Sex-related transcriptional differences in the ipsilateral DHSC following formalin administration. (a) Illustration of the experimental design for RNA-Seq preformed on the dorsal horn of the spinal cord (DHSC) of males (n = 6) and females (n = 12, including n = 6 F1/proestrus and n = 6 F2/metestrus) following formalin injection. (b) Volcano-plot representation of the RNA-Seq identified DEG between males and females (FDR5).
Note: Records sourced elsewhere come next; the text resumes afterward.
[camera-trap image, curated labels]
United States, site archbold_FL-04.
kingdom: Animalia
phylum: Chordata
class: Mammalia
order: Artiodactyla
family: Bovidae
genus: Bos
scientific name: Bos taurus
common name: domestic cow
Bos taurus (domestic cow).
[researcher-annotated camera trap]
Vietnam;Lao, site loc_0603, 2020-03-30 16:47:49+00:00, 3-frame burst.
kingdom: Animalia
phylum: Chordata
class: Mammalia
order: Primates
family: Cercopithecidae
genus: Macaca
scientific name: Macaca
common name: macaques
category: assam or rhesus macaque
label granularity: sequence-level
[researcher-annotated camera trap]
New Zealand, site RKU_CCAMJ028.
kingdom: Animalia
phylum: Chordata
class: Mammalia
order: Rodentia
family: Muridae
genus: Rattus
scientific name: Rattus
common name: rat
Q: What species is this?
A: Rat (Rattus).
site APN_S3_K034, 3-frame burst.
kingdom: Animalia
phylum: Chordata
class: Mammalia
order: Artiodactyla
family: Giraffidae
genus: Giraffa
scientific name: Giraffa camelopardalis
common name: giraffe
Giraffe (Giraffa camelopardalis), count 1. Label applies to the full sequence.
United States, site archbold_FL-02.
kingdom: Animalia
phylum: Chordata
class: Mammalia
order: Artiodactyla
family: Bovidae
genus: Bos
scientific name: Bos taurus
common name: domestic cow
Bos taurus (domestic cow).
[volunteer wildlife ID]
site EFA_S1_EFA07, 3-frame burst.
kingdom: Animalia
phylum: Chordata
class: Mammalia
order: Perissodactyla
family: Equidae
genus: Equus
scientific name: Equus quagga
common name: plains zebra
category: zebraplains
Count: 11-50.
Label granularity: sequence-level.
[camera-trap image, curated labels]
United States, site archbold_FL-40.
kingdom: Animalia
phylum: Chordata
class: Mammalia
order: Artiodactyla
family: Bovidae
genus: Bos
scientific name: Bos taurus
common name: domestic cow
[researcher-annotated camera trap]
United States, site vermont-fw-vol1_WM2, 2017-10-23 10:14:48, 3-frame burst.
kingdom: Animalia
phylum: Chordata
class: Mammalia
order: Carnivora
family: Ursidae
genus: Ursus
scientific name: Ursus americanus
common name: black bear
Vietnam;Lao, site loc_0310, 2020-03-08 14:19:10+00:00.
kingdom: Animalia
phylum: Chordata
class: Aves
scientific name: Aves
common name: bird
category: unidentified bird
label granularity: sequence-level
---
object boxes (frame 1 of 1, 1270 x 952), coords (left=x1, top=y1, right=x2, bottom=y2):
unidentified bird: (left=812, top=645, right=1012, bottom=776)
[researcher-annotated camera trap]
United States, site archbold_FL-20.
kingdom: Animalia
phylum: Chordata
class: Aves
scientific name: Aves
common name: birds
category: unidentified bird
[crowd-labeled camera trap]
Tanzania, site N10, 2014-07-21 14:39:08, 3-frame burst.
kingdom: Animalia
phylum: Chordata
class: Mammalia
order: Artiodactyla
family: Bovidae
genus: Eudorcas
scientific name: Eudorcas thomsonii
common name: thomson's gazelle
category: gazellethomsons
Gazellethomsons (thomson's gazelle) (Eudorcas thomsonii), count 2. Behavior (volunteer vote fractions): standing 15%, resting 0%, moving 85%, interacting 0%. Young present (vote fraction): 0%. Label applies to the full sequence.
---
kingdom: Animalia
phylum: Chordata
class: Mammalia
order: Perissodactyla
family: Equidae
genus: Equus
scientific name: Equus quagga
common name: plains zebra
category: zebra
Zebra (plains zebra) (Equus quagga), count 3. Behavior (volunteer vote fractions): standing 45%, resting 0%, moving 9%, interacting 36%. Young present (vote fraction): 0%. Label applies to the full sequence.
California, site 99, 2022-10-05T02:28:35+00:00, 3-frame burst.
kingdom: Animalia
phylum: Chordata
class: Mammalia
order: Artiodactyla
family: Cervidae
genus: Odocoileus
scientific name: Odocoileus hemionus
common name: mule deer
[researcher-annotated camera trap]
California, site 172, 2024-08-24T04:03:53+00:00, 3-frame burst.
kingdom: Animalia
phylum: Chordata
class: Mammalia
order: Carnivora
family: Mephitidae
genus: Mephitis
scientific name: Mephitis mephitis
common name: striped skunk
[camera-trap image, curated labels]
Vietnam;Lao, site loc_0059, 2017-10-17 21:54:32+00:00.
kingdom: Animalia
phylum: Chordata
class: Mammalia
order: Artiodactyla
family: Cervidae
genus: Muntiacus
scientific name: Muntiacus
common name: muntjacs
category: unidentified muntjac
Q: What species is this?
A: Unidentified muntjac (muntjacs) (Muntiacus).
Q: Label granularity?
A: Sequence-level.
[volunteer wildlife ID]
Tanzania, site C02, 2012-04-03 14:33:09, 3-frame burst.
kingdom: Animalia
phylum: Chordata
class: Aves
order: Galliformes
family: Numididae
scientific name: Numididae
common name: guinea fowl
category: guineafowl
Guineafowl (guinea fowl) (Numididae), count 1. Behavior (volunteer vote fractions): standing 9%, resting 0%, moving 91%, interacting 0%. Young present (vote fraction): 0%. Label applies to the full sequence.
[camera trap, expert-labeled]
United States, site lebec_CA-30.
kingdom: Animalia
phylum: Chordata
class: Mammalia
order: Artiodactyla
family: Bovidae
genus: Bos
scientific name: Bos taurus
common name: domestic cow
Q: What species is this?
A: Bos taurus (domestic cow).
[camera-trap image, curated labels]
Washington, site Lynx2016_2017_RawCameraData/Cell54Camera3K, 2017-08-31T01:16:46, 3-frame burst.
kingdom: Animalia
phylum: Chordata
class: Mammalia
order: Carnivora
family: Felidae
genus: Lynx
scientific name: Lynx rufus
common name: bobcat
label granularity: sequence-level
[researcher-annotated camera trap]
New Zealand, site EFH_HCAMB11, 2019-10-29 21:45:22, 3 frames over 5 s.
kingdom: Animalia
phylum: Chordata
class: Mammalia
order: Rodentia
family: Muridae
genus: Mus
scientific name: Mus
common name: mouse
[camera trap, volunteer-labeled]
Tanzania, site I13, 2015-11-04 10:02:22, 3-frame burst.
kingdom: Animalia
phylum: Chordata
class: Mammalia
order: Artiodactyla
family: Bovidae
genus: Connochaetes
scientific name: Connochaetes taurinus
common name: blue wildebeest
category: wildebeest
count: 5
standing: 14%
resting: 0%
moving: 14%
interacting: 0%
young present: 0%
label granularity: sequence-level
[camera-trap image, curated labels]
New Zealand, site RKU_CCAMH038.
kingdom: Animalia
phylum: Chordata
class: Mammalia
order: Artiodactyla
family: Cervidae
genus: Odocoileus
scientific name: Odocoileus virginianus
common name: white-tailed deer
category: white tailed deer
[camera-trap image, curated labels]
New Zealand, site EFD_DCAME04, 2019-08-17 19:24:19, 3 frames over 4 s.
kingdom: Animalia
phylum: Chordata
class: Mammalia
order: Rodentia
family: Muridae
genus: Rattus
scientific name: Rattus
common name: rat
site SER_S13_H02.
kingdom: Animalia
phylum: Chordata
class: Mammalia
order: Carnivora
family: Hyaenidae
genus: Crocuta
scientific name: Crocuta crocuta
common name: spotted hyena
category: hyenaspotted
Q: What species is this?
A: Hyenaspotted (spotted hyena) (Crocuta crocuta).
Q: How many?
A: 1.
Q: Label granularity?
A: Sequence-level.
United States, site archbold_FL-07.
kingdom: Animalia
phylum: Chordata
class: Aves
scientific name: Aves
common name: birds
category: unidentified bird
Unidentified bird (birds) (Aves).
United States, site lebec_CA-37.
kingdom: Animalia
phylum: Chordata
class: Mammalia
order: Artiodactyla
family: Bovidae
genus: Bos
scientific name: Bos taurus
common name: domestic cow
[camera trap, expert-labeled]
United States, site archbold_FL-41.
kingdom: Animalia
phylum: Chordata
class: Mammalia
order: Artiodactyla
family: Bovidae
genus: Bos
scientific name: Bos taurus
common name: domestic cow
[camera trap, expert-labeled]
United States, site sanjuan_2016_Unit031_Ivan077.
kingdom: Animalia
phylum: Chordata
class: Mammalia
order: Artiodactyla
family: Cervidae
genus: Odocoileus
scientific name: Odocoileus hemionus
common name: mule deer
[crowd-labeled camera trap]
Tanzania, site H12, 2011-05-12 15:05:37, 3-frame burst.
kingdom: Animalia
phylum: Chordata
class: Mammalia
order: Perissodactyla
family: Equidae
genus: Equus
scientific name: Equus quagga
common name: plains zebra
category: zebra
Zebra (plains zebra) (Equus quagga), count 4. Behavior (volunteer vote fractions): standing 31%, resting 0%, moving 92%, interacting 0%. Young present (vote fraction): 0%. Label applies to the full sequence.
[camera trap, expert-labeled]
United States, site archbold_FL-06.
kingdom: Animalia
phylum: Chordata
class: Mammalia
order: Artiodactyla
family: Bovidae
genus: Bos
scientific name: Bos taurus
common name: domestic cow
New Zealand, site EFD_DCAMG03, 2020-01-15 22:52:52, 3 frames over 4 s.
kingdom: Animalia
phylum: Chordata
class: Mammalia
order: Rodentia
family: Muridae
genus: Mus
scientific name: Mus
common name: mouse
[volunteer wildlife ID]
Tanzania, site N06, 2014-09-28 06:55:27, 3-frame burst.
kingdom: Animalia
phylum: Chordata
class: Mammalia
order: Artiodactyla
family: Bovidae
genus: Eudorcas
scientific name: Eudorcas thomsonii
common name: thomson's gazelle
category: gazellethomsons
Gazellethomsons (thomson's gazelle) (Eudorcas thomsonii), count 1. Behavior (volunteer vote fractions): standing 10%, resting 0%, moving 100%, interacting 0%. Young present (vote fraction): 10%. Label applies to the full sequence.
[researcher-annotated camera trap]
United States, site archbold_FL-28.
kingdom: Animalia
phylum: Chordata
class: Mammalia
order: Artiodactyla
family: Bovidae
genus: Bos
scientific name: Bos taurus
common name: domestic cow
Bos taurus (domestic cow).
For a matter of representation, the following DEG were not represented on the volcano plot: Xist, Tsix, Gm2223 for females and Kdm5d, Eif2s3y, Uty, Ddx3y for males. (c) Metascape functional enrichment of transcripts enriched in males and those enriched in females. (d) IPA disease and function prediction showing clusters of male-enriched transcripts associated with immune response.

Figure 4

Formalin triggers LCN2-positive neutrophils infiltration in the pia layer of spinal meninges, preferentially in males. (a) RT-qPCR analysis of Lcn2 expression levels in the ipsilateral DHSC of naïve males (n = 3) and free-cycling females (n = 3) and formalin-injected males (n = 8) and free-cycling females (n = 12). Data are presented as mean of relative expression normalized to β-actin and expressed in arbitrary units (a.u) ± SEM. (**p < 0.01). (b) Whole-mount immunostaining on L3-L5 segments of the DHSC with anti-CD31 (red) and anti-LCN2 (green) antibodies, of naïve and formalin-injected males and free-cycling females. The tissue is oriented to allow visualization of the dorsal pia mater. Representative of 2 to 3 independent experiments. Scale bars: 100 µm. (c) Fold change between formalin and naive conditions of the percentages of CD45⁺LCN2⁺ cells in the pia and dura maters and in the ipsilateral SC in males and in free-cycling females, naïve and 2H after formalin injection. Data are expressed as mean ± SEM calculated from 3 to 6 independent samples. (*p < 0.05). (d) Flow cytometry analysis of CD45⁺LCN2⁺ cells in the pia mater of naive and formalin-injected males and free-cycling females. From left to right are shown: the percentages of CD45⁺ LCN2⁺ cells within live CD45⁺ cells, the percentages of Ly6C⁺Ly6G⁺ (LCN2⁺ neutrophils) and Ly6C⁺Ly6G^- (LCN2⁺ monocytes) in the CD45⁺LCN2⁺CD11b⁺CD3^- gate. Data are expressed as mean ± SEM.